Hackitt proposes a new regulatory framework which must be delivered as a package, not piecemeal. This is vital, she says, because only a joined-up implementation plan will provide the coherent approach that is needed. Her broad conclusions and main proposals for a new system have much to commend them.
The new system “must strengthen regulatory oversight to create both positive incentives to comply with building safety requirements and to effectively deter non-compliance. It must clarify roles and responsibilities. It must raise and assure competence levels, as well as improving the quality and performance of construction products. Residents must feel safe and be safe, and must be listened to when concerns about building safety are raised.”
Dame Judith Hackitt
In the immediate aftermath of the Grenfell fire no-one believed that backsliding would be possible. Surely this was such a calamitous event that everything would change. The appalling response of Kensington and Chelsea council surely meant the Tories would never be elected there again. Government promises that money would not be an obstacle and that everything possible would be done would surely be kept. Yet here we are, with the Tory council re-elected, a 9 month delay before the Government is forced to say it will ‘fully fund’ fire safety works (and we will watch that one closely), no commitment on sprinklers and ‘consultation’ on banning combustibles. And many families not yet rehoused.
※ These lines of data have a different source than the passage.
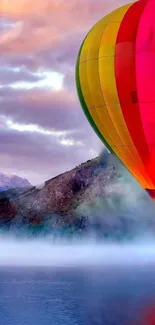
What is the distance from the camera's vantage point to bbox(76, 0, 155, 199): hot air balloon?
49156 mm

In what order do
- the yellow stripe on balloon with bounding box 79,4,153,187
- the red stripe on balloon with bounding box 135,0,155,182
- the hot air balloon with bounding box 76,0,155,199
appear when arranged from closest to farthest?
the red stripe on balloon with bounding box 135,0,155,182 < the hot air balloon with bounding box 76,0,155,199 < the yellow stripe on balloon with bounding box 79,4,153,187

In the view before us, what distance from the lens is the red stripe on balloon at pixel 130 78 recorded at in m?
49.5

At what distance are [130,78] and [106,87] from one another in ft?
6.60

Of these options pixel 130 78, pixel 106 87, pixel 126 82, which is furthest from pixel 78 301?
pixel 130 78

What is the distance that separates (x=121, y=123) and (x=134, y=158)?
2.87 m

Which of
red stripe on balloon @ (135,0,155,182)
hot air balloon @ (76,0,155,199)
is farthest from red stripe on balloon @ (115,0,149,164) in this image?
red stripe on balloon @ (135,0,155,182)

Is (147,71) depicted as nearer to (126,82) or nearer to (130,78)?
(130,78)

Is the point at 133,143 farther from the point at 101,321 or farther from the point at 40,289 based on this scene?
the point at 40,289

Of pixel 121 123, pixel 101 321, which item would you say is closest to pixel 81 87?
pixel 121 123

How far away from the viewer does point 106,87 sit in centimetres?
5034

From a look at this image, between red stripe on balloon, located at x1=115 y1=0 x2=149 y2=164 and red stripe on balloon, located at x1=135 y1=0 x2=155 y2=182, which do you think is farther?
red stripe on balloon, located at x1=115 y1=0 x2=149 y2=164

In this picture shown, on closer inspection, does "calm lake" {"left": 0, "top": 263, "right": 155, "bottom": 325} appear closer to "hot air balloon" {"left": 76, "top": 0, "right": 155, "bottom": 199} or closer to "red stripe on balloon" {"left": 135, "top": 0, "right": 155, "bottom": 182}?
"hot air balloon" {"left": 76, "top": 0, "right": 155, "bottom": 199}

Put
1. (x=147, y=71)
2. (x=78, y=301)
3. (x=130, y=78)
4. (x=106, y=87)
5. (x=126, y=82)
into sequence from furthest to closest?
(x=78, y=301), (x=106, y=87), (x=126, y=82), (x=130, y=78), (x=147, y=71)

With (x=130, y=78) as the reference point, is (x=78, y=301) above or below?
below
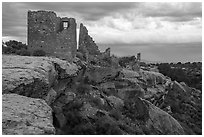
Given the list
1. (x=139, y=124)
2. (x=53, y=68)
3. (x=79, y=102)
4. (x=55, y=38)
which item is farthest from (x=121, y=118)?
(x=55, y=38)

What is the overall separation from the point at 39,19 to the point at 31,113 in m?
10.7

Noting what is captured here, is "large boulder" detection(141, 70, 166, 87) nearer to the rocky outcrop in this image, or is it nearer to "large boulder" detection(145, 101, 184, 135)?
the rocky outcrop

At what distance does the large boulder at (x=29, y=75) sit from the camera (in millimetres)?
10594

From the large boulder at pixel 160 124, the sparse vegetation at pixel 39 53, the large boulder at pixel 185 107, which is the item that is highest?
the sparse vegetation at pixel 39 53

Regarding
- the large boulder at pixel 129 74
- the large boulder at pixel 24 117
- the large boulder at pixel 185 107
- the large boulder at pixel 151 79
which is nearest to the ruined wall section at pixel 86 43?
the large boulder at pixel 129 74

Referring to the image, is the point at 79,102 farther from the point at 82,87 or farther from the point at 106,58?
the point at 106,58

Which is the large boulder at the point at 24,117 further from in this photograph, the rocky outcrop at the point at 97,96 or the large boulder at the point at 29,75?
the large boulder at the point at 29,75

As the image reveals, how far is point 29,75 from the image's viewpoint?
37.4ft

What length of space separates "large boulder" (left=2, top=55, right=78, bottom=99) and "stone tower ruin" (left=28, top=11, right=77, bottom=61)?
372 centimetres

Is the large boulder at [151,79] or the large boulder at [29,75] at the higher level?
the large boulder at [29,75]

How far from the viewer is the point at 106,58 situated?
77.6 feet

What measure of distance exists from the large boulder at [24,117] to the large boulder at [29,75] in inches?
32.8

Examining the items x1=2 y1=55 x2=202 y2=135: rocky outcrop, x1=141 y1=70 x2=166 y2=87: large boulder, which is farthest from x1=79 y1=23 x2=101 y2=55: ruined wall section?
x1=141 y1=70 x2=166 y2=87: large boulder

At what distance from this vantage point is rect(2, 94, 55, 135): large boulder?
7.77 m
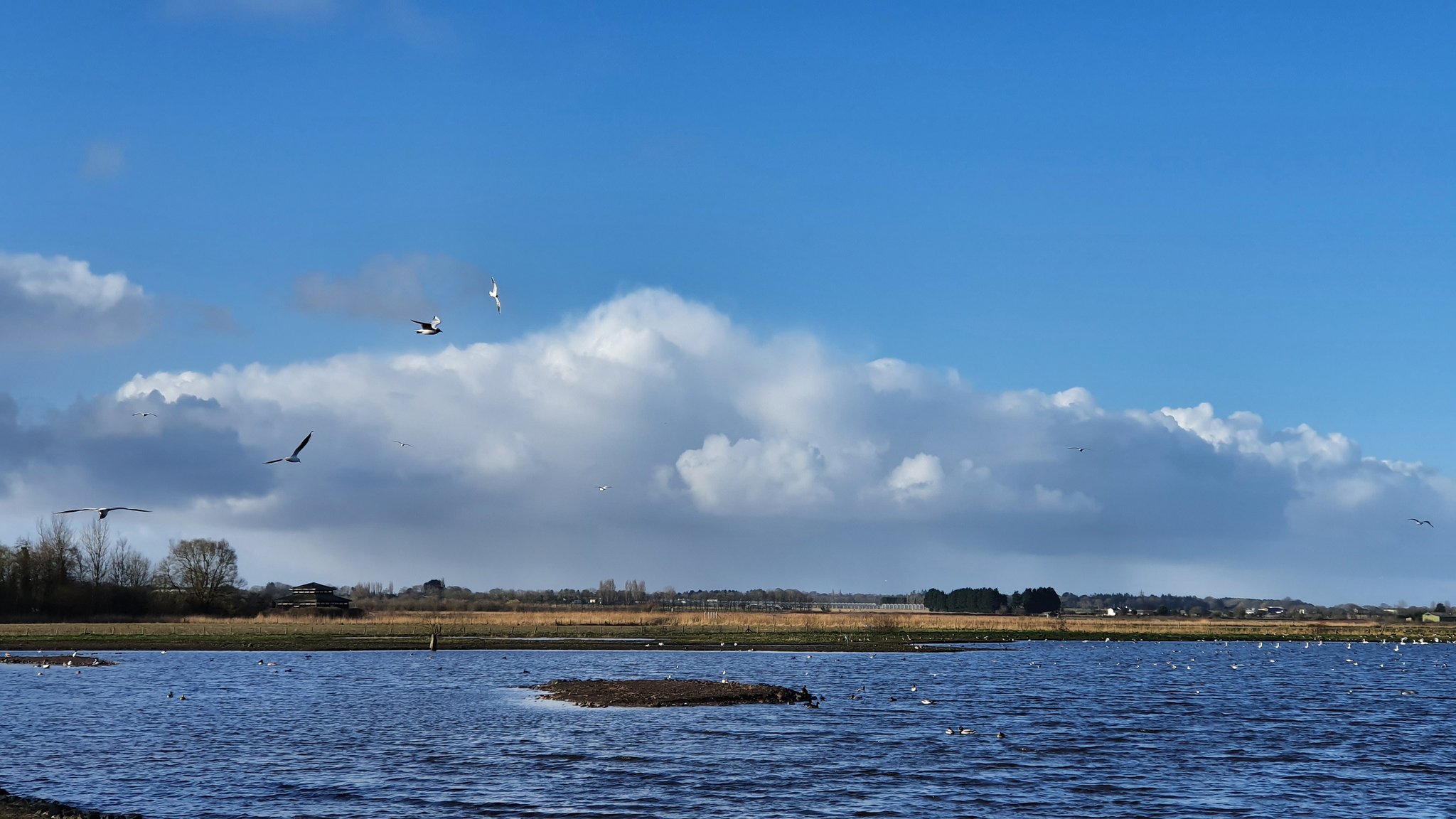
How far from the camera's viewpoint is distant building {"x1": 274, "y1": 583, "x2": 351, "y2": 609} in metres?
156

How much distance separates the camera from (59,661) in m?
79.9

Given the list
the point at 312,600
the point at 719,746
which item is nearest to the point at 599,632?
the point at 312,600

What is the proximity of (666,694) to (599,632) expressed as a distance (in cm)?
7517

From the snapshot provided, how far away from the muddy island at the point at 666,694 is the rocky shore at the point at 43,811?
26.8 m

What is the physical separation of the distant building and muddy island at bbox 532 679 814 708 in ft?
346

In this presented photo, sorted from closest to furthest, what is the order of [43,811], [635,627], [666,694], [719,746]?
[43,811], [719,746], [666,694], [635,627]

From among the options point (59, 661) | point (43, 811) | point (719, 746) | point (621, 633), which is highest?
point (621, 633)

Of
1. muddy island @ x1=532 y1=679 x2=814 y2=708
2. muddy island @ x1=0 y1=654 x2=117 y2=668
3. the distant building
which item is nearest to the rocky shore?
muddy island @ x1=532 y1=679 x2=814 y2=708

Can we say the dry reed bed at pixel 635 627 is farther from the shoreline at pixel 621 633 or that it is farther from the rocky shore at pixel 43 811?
the rocky shore at pixel 43 811

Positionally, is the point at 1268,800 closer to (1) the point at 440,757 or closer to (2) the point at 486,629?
(1) the point at 440,757

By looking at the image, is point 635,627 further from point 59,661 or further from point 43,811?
point 43,811

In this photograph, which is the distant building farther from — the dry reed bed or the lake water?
the lake water

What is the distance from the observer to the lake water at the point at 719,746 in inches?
1270

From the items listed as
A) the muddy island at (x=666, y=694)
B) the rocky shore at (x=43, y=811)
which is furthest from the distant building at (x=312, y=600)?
the rocky shore at (x=43, y=811)
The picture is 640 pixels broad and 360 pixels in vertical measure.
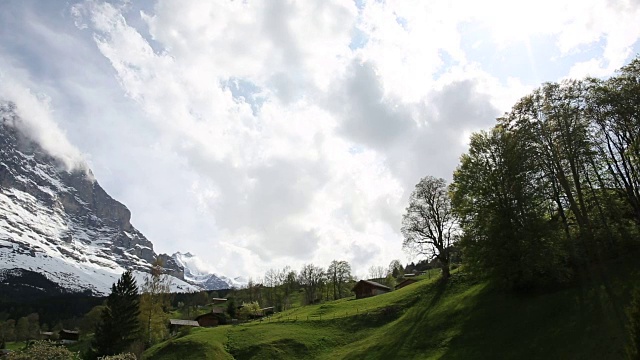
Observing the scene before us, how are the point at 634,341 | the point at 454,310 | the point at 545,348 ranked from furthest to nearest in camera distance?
the point at 454,310
the point at 545,348
the point at 634,341

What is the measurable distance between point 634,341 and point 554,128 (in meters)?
26.0

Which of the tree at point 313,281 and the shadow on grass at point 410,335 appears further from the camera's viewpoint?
the tree at point 313,281

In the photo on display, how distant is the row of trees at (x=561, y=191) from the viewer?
129ft

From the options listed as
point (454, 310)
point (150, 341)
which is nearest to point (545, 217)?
point (454, 310)

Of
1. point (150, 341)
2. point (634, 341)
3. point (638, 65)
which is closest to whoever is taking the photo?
point (634, 341)

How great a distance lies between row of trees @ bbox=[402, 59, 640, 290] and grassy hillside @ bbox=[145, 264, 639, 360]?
12.4ft

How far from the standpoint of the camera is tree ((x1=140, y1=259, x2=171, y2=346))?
8194cm

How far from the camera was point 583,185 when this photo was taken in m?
43.8

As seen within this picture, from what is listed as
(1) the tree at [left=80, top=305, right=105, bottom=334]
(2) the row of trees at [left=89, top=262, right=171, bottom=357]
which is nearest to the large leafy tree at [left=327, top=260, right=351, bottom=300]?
(2) the row of trees at [left=89, top=262, right=171, bottom=357]

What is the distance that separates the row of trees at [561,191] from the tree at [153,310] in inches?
2420

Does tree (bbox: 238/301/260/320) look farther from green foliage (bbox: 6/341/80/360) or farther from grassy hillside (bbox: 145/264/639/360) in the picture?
green foliage (bbox: 6/341/80/360)

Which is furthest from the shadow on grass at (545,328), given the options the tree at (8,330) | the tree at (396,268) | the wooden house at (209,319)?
the tree at (8,330)

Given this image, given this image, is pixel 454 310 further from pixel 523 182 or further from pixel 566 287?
pixel 523 182

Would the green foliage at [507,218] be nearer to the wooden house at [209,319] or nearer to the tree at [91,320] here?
the wooden house at [209,319]
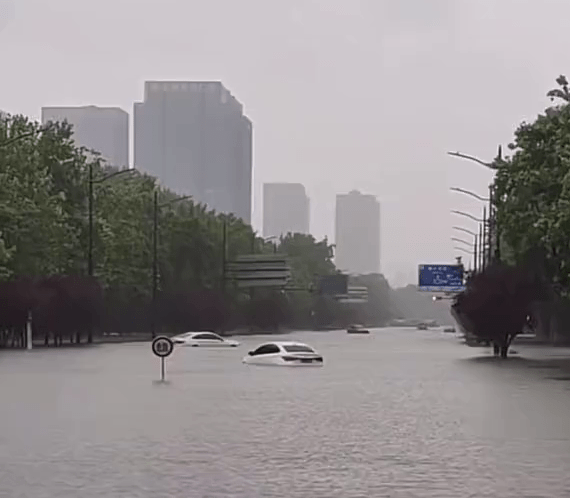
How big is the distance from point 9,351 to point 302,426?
143 feet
Surely this was such a calamitous event that everything would change.
Urgent language has not led to urgent action. Powerful speeches have not led to powerful changes. Big promises have disappeared into an interminable inquiry that drifts on and on. It took Theresa May most of a year to conclude that Sir Martin Moore-Bick should not sit alone. The feeling that the British state has become callous and indifferent has been reinforced since Grenfell by Windrush and other scandals.
Next month sees the anniversary of the fire. It is a big moment, there will be a lot of raw emotion, but the demand for fundamental change needs to be heard loud and clear. This really must never be allowed to happen again.